Chinese food: Suan ni Jiang-dou (Salad of green beans with garlic) (Salat aus grünen Bohnen mit Knoblauch)

蒜泥豇豆, Bohnensalat

Natürlich ha­be ich mich auch nach den kal­ten Vor­speisen um­gese­hen, für die Si­chuan ja ei­gent­lich be­sonders bekannt ist. Die Auswahl war er­staun­lich klein, aber ich habe ein aus­ge­zeichne­tes Langbian Niurou 凉拌牛肉 ge­gessen, das ist in Scheiben ge­schnitte­nes mageres Rind­fleisch mit einem Dres­sing aus Sesam­öl und Chili. Zu den Über­raschun­gen gehörte ein pikanter Nudel­salat namens Mala Sansi 麻辣三丝, das heißt „drei Sorten Faden­nudeln mit mala-Ge­schmack“, der tat­sächlich außer nach Soja­sauce und Sesam­öl ganz erfreu­lich nach Chili und Sichuan­pfeffer schmeckte.

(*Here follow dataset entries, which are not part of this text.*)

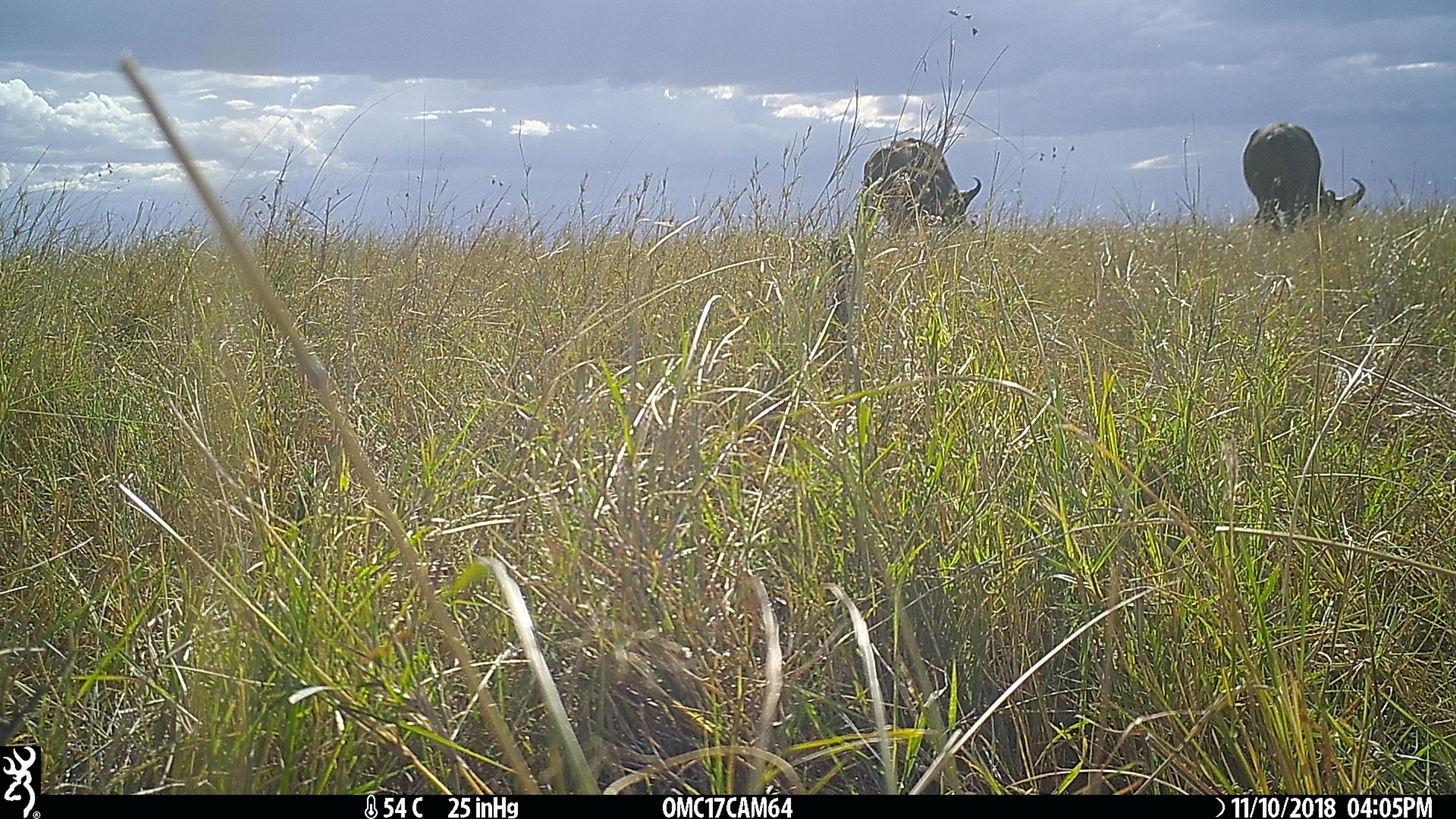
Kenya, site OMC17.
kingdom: Animalia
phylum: Chordata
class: Mammalia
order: Artiodactyla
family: Bovidae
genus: Syncerus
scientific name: Syncerus caffer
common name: buffalo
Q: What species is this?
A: Buffalo (Syncerus caffer).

Und wer leich­tere, fett­arme Vor­spei­sen sucht, der kann er­fri­schen­de Gur­ken­sala­te knab­bern, etwa Suan ni Huang-gua 蒜泥黄瓜 (mit Knob­lauch und Se­sam­öl) oder Liang-ban huang­gua 凉拌黄瓜 (mit einem Chili­öl–Soja­sauce-Dres­sing). Auch der Salat Suan ni Jiang­dou 蒜泥豇豆 aus grünen Bohnen und Knob­lauch macht gute Laune, zu­mindest dann, wenn man in einem Ein­bett­zimmer schläft.

Ich werde mich noch einige Zeit hier in der Gegend aufhalten, da die nähere Umgebung von Kathmandu viele bekannte Sehens­würdigkeiten bietet, die in Ein- bis Zweitages­ausflügen erreichbar sind. Dann wird auch die Newar-Küche zu ihrem Recht kommen.